His educational and career pursuits have taken him from Maine to Massachusetts, Connecticut, Manhattan and back to Maine again.

In 1989, after spending years working in photography studios in Massachusetts and New York, including a stint as an owner of one of those studios, and working in the food industry, he and his wife, Ellen, decided to return to Maine with their three small children.

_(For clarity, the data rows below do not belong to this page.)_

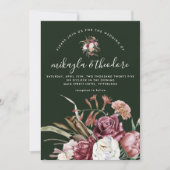 Schöne Boho floral Dark Green Wedding Einladung (Vorderseite)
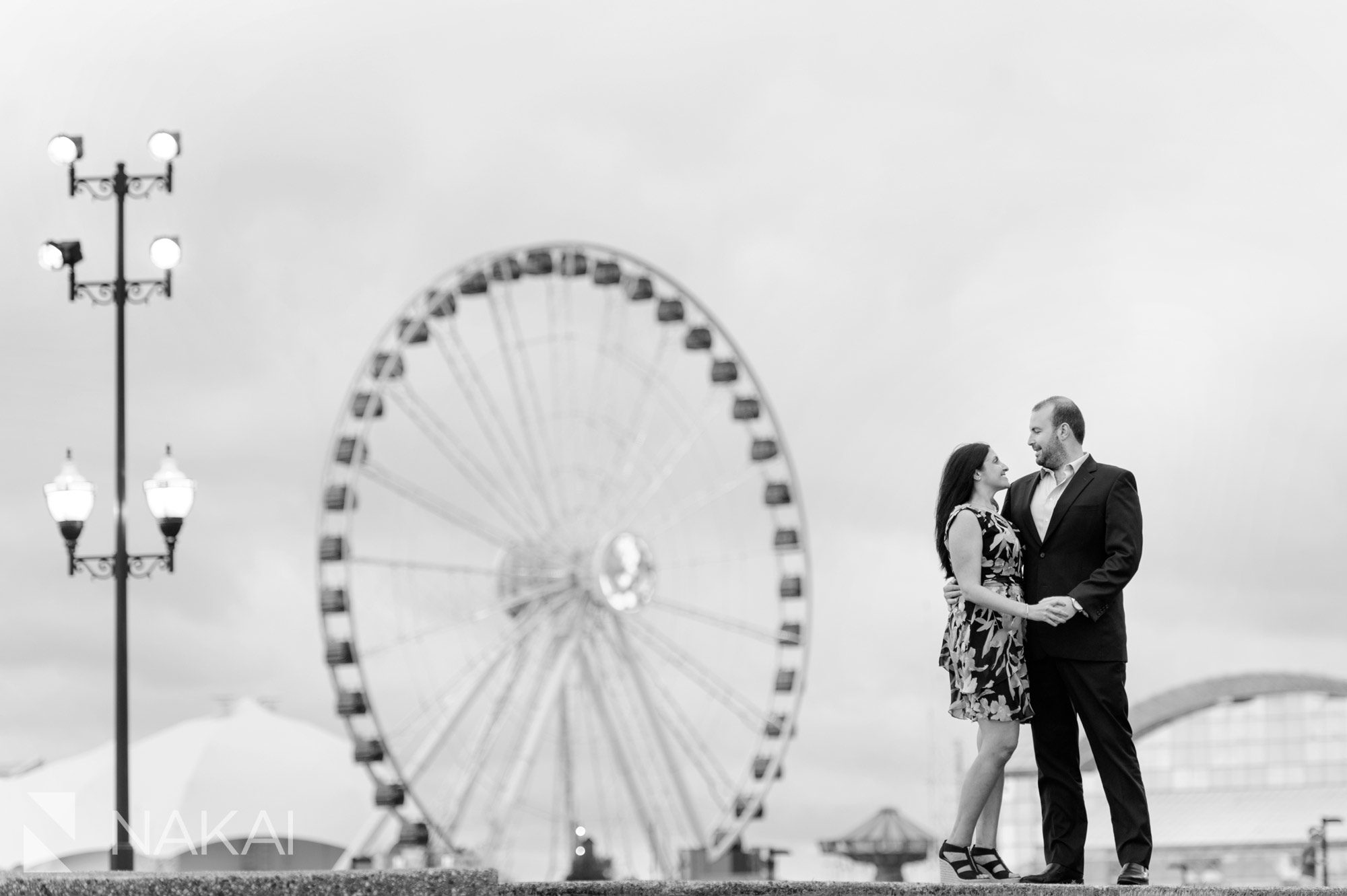 olive park engagement photo Ferris wheel navy pier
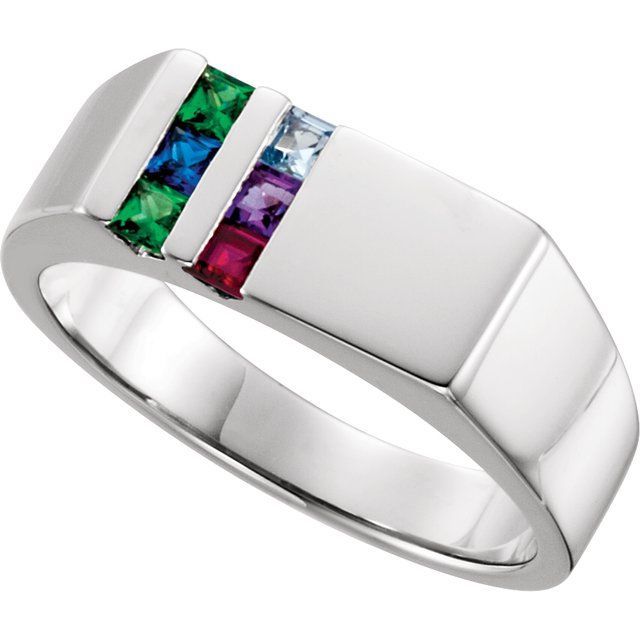 Men's Father's or Grandfather's Family Birthstone Signet Ring-9819-Chris's Jewelry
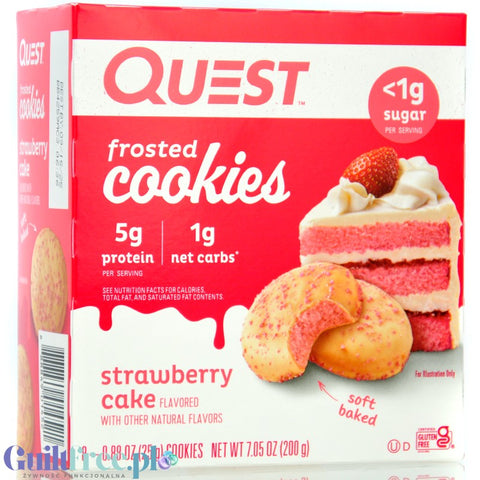 Quest Frosted Cookies, Strawberry Cake - lukrowane miękkie keto ciastka w polewie, BOX 8 SZT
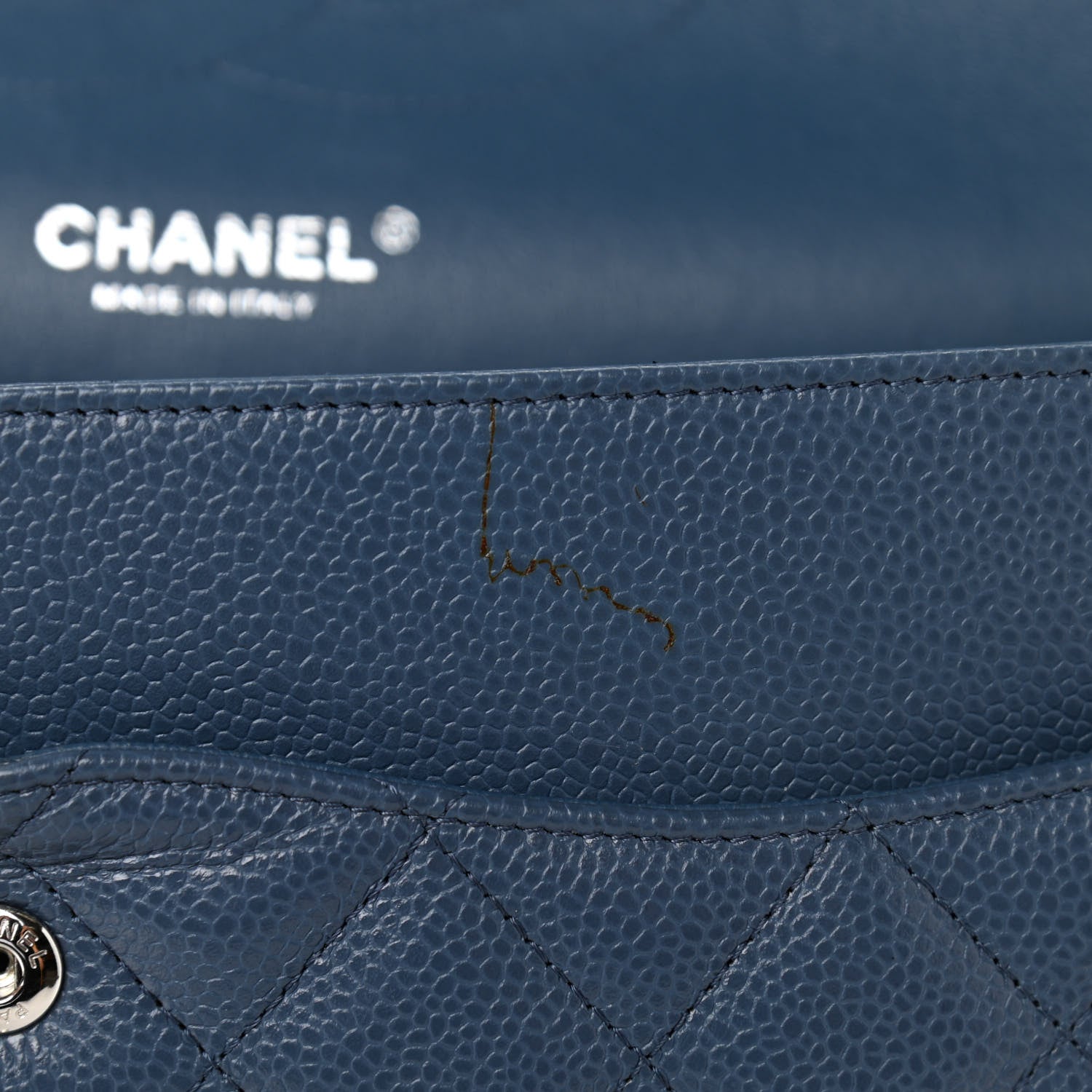 Chanel Caviar Quilted Jumbo Double Flap Navy Blue 10 of 11
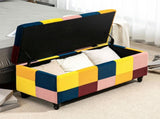 114 x 47 x 47cm Velvet Storage Ottoman, Button-tufted Footstool Box, Toy Chest with Lid for Living T3398P328282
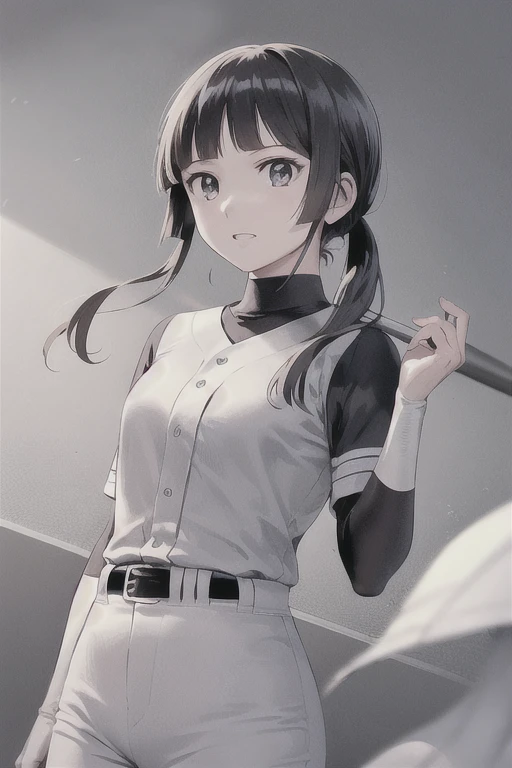 View your viewers, 
Black Hair,(Tied Hair,Blunt bangs:1.2), Small breasts, 
(Baseball uniforms:1.2), (Highest quality:1.3),One girl,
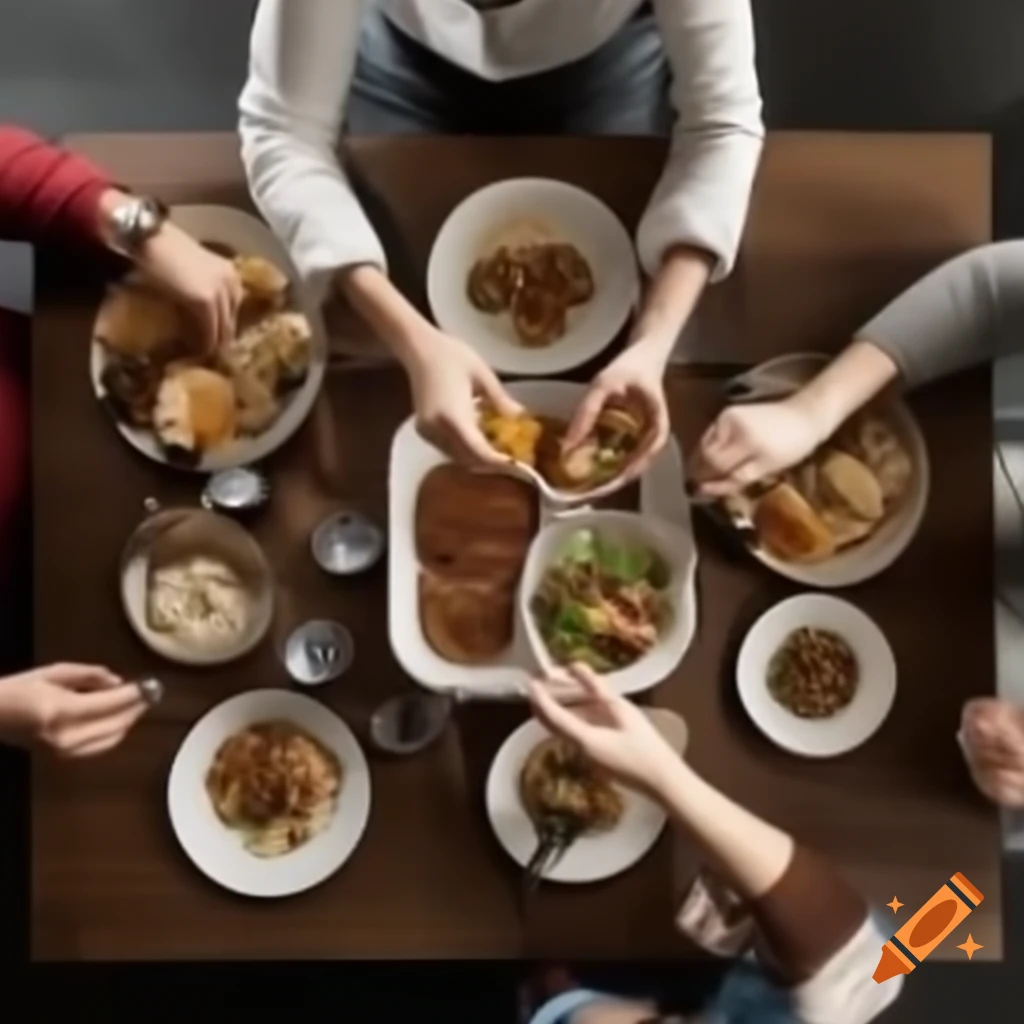 Family gathering for a meal together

“We wanted a quieter life. Connecticut had changed,” he said of the increasing population and disappearance of dairy farms and apple orchards.

He moved to Monmouth, where he still lives.

“Living in a small town and having children, I got involved in the town’s recreation program, then was asked to serve on the budget committee,” he said.

Then, while still working in the food industry, he decided to look into an advanced degree. Although his first inclination was a master’s in business, then-Monmouth Town Manager Steve Dyer suggested Eldridge might prefer public administration.

Land use matters

“With my background in environmental biology, I became passionate about land use,” he said of one of the first master’s level classes he took through the University of Maine.

With his experience as a business owner, his work in marketing through his photography background, his work for big business and the perspectives gained from having worked in Boston and New York, public administration seemed like the right field.

“It’s all been very helpful to have a diverse background,” he said.

His first town manager position was in the small town of Etna in eastern Maine. He went to Greene next for several years before coming to Rumford.

Since arriving here, he’s been a ball-of-fire, working toward revitalizing the town through economics, rehabilitation of some architecturally significant buildings and trying to bring art and cultural projects to the area.

Although he doesn’t play a musical instrument – he harbors a desire to take piano or guitar lessons – he has a passion for music. His mother and many members of his family are musically inclined. He even took lessons for a while as a child. He likes most music, from classical and jazz to the blues. His son, Christopher, is a musician.

Photography provides him with a chance to study people. He and his daughter, Erin, who is majoring in architecture at the University of Maine at Augusta, have spent many hours walking the streets of Boston or some other city taking pictures of people.

A fly fishing fan

And whenever he wants to get away for a while, fly fishing somewhere in the Sebago region is perfect.

“Catching fish is secondary. It’s the motion of the the fly rod, the peacefulness of the surroundings,” he said.

An avid reader of history and practically everything else, he admires former President Jimmy Carter for his humanity and George Washington because he was able to rise above politics.

But most of all, he admires his father, Glenn.

“He is one of the hardest workers I’ve ever known,” said Eldridge, who admits to being a workaholic himself.

Eldridge graduated from Eastern State University in Connecticut with a degree in environmental biology and chemistry, then from the University of Maine. He and his wife, an occupational therapist, are the parents of three children. The eldest, Donald, died in 1995.